### Data in this exercise
.....

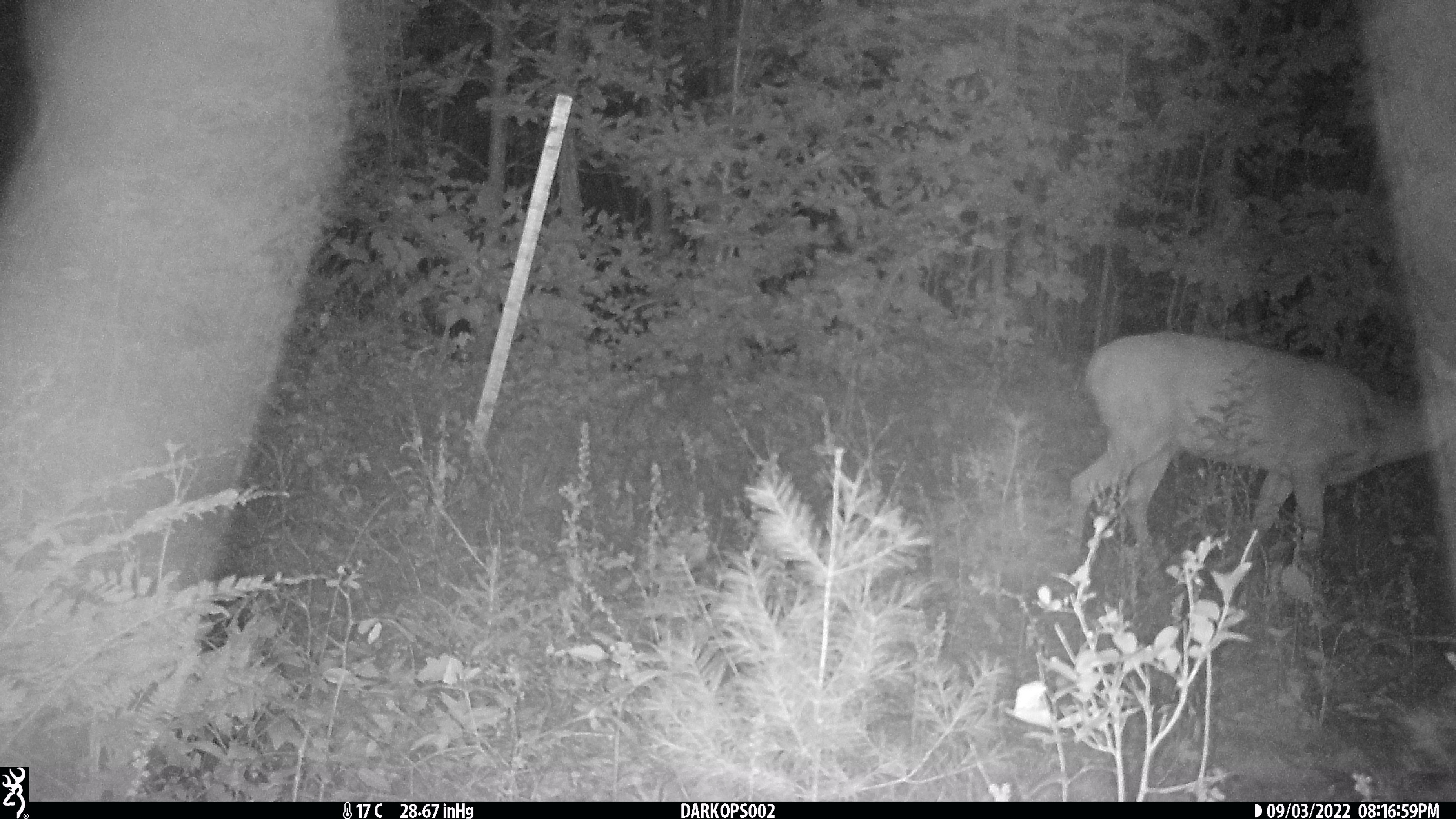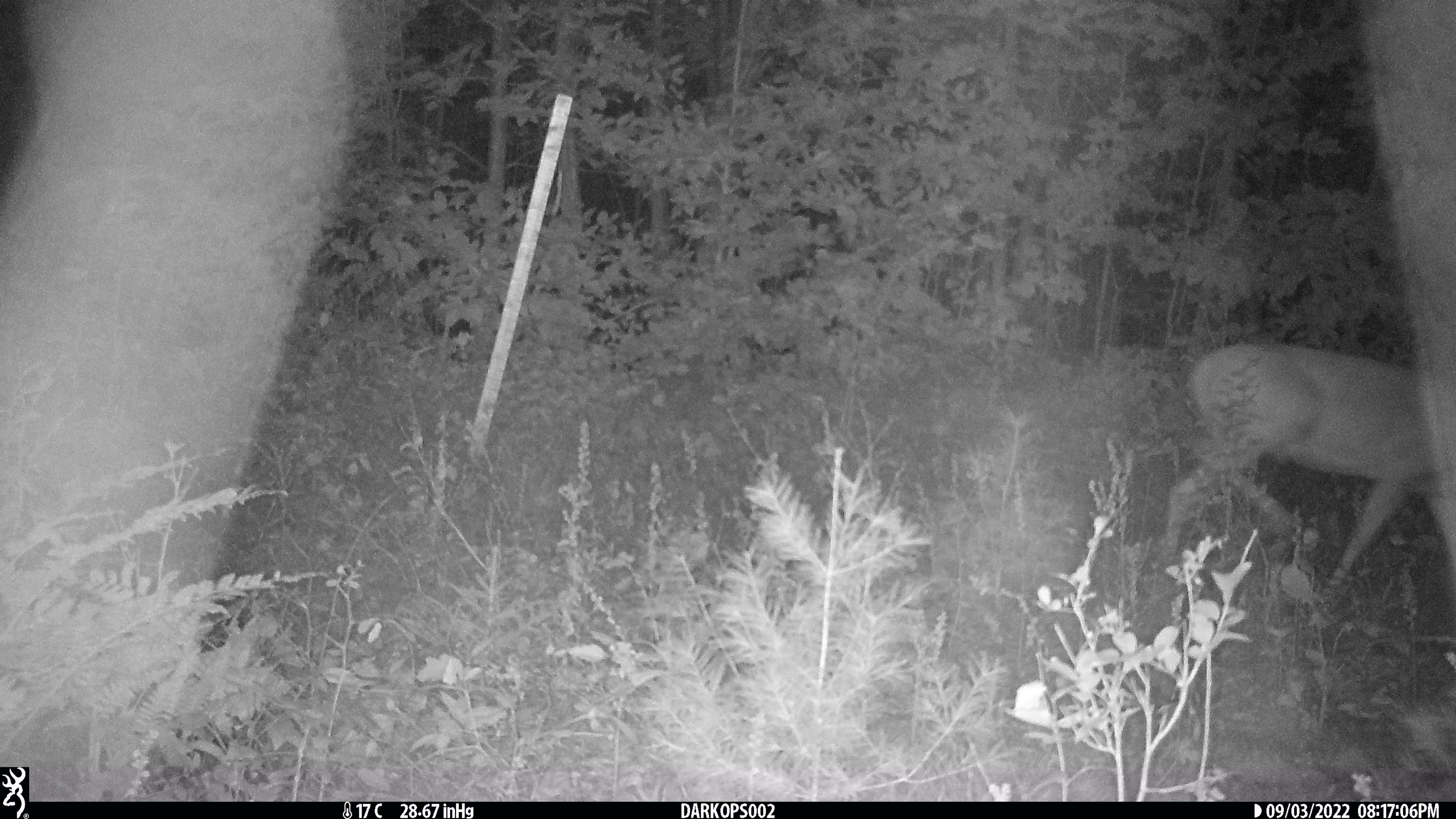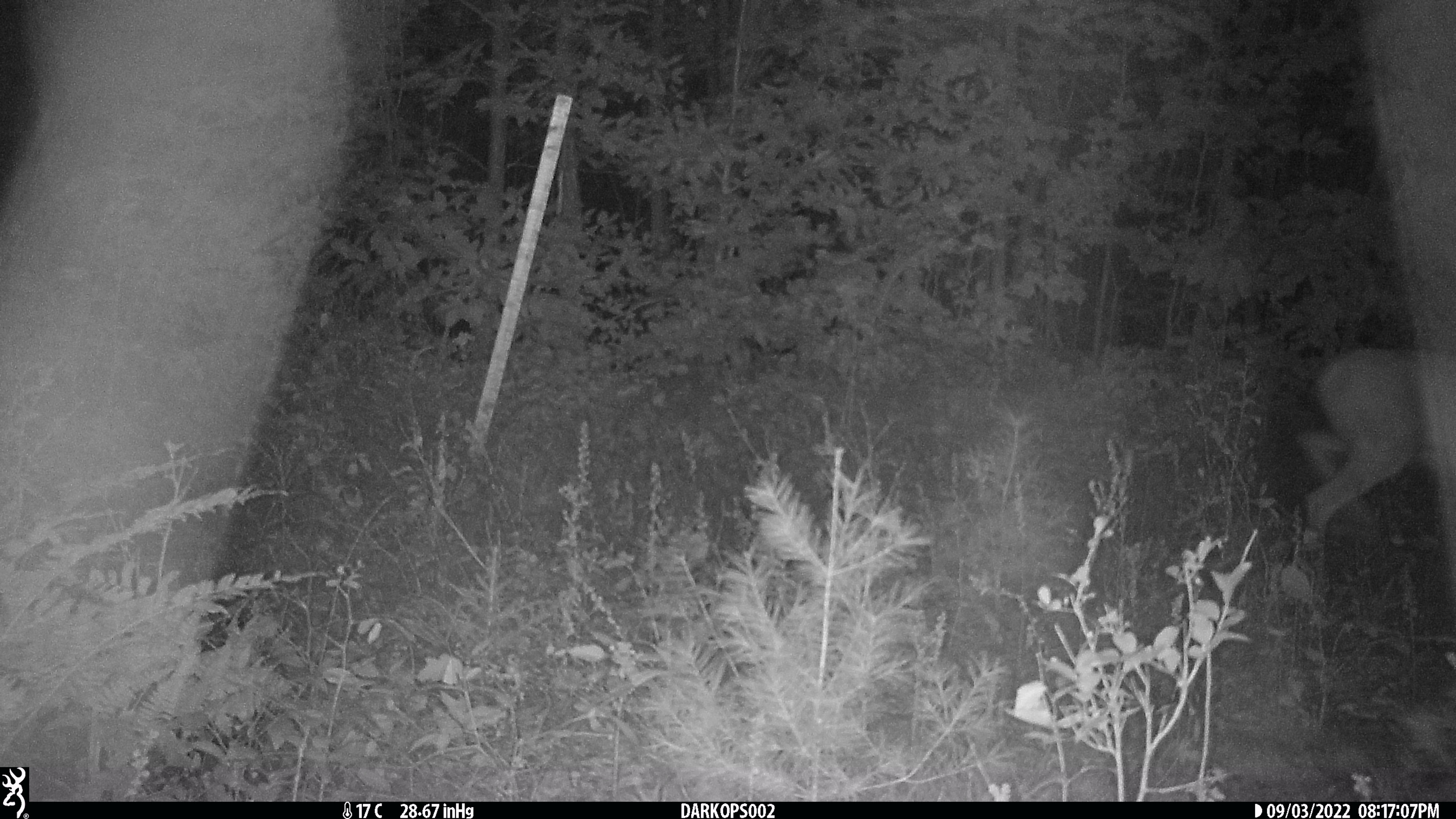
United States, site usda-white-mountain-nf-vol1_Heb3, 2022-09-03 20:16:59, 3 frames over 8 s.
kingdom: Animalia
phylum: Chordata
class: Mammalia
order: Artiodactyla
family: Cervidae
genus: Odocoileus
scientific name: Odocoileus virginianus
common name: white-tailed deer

.....

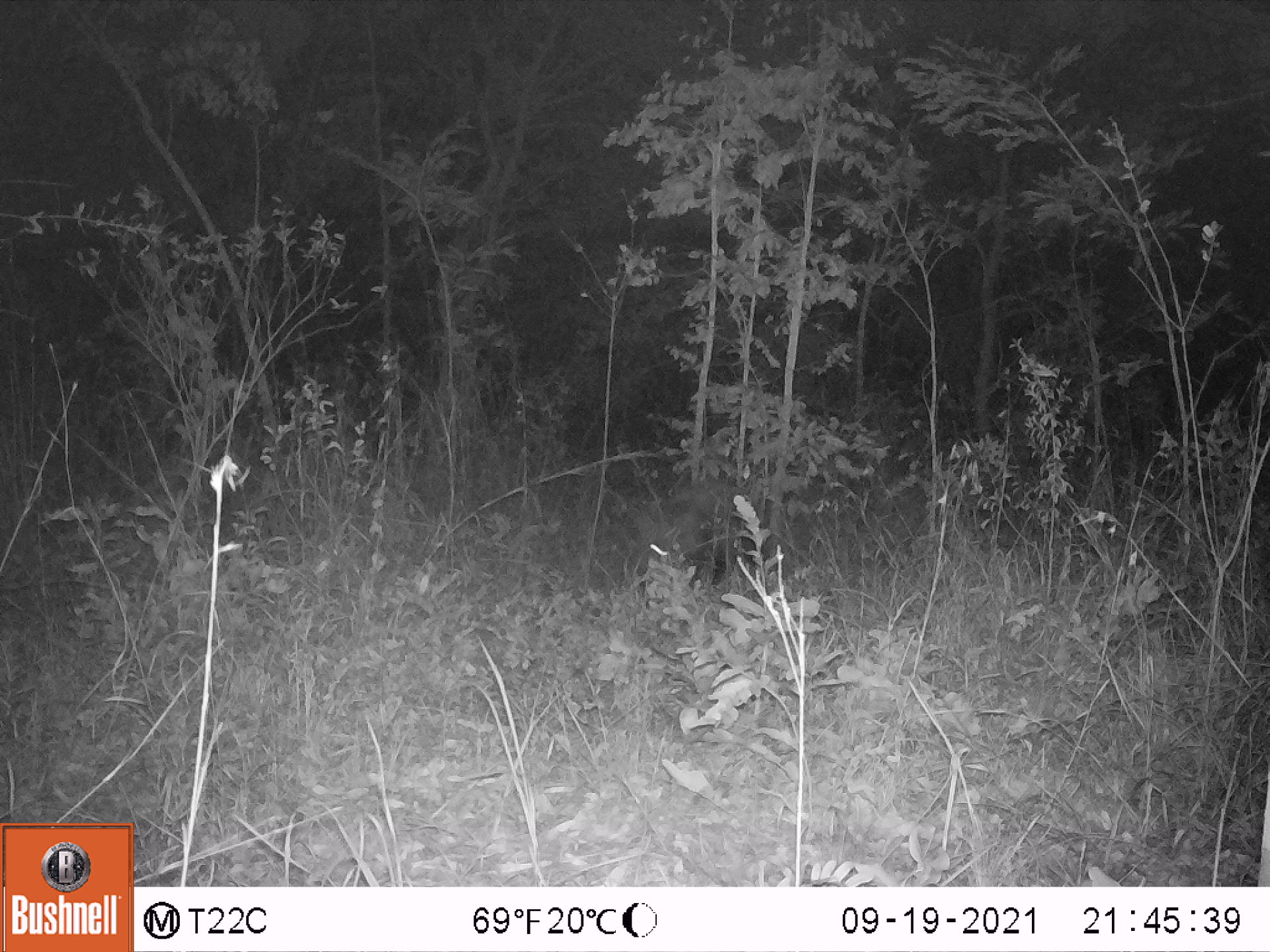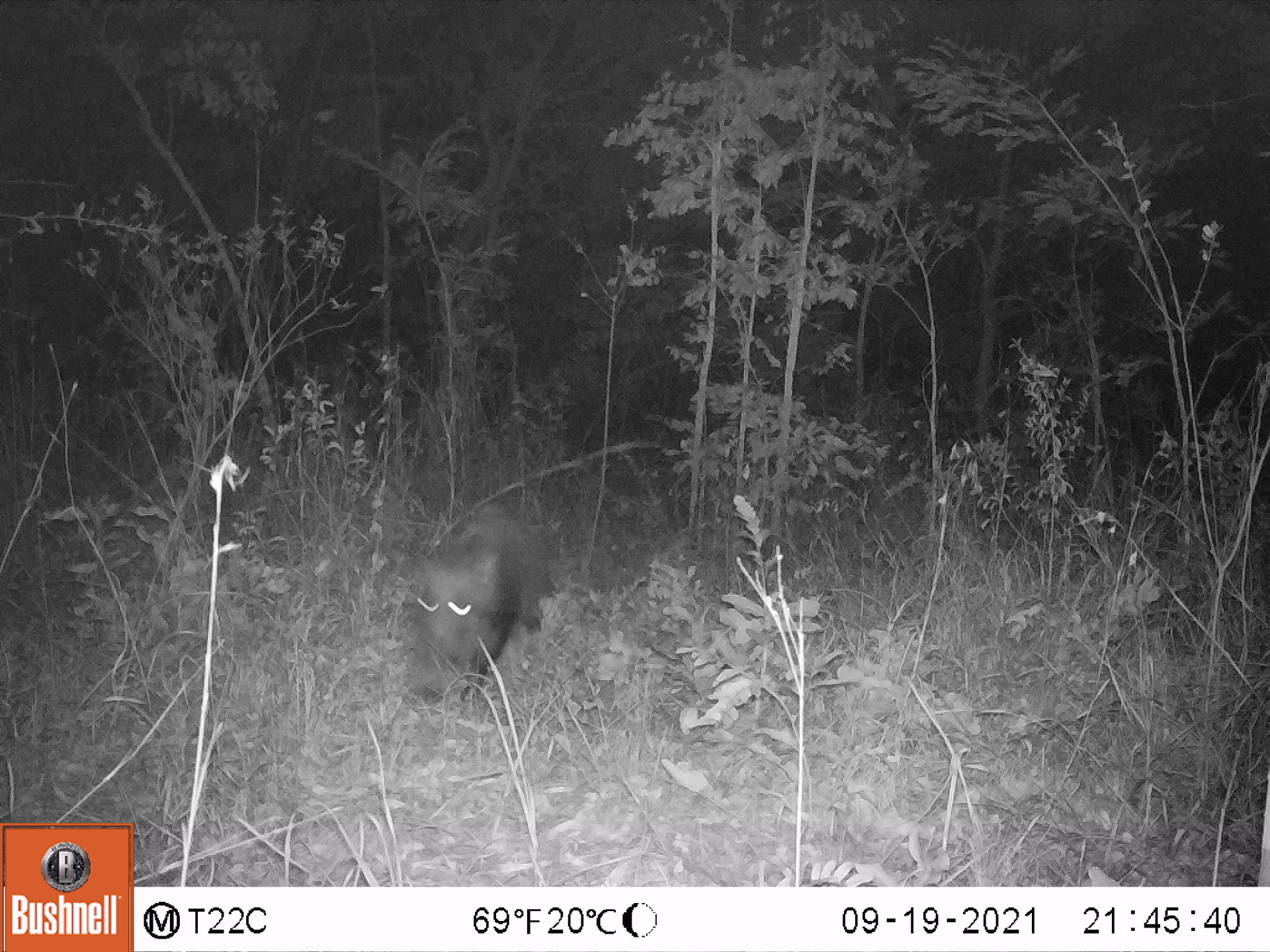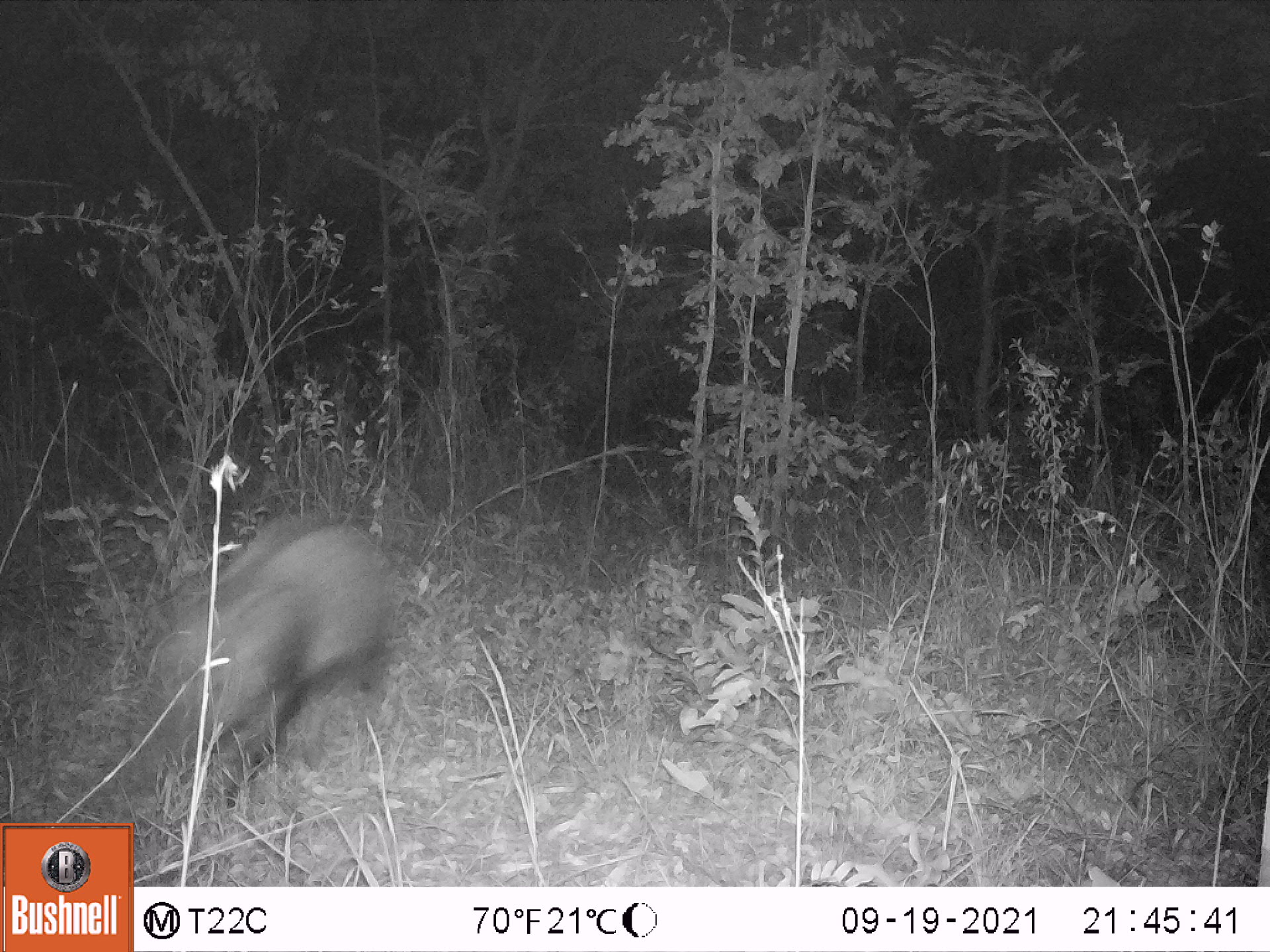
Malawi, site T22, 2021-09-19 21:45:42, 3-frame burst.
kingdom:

.....

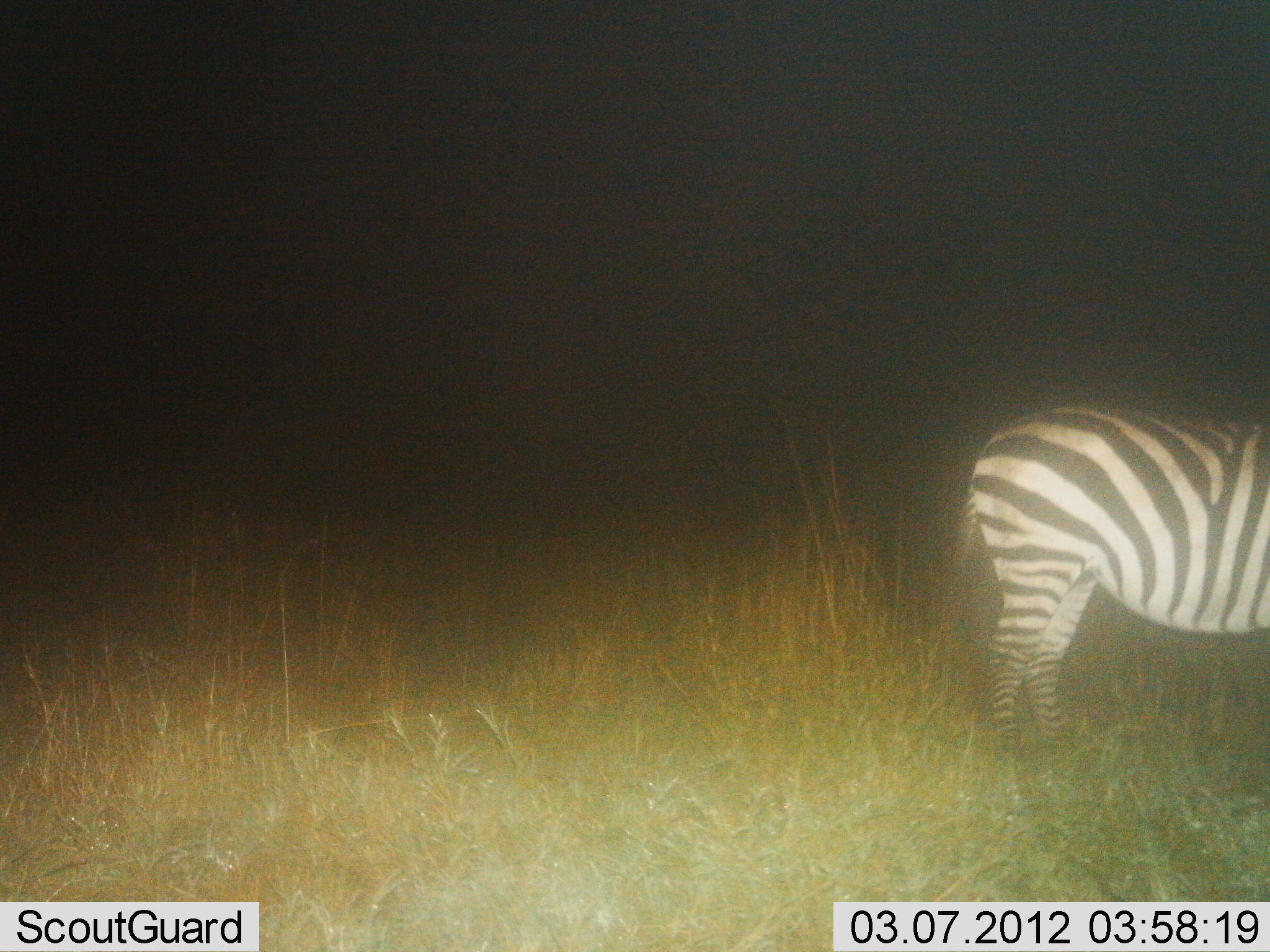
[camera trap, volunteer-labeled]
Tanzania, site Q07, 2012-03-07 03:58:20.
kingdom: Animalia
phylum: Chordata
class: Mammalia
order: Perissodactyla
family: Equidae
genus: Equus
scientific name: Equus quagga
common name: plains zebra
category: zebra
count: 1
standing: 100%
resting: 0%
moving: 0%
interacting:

.....

### Problem to solve
Would you show all lines of the material above that contain the word "site"?

### Reply
United States, site usda-white-mountain-nf-vol1_Heb3, 2022-09-03 20:16:59, 3 frames over 8 s.
Malawi, site T22, 2021-09-19 21:45:42, 3-frame burst.
Tanzania, site Q07, 2012-03-07 03:58:20.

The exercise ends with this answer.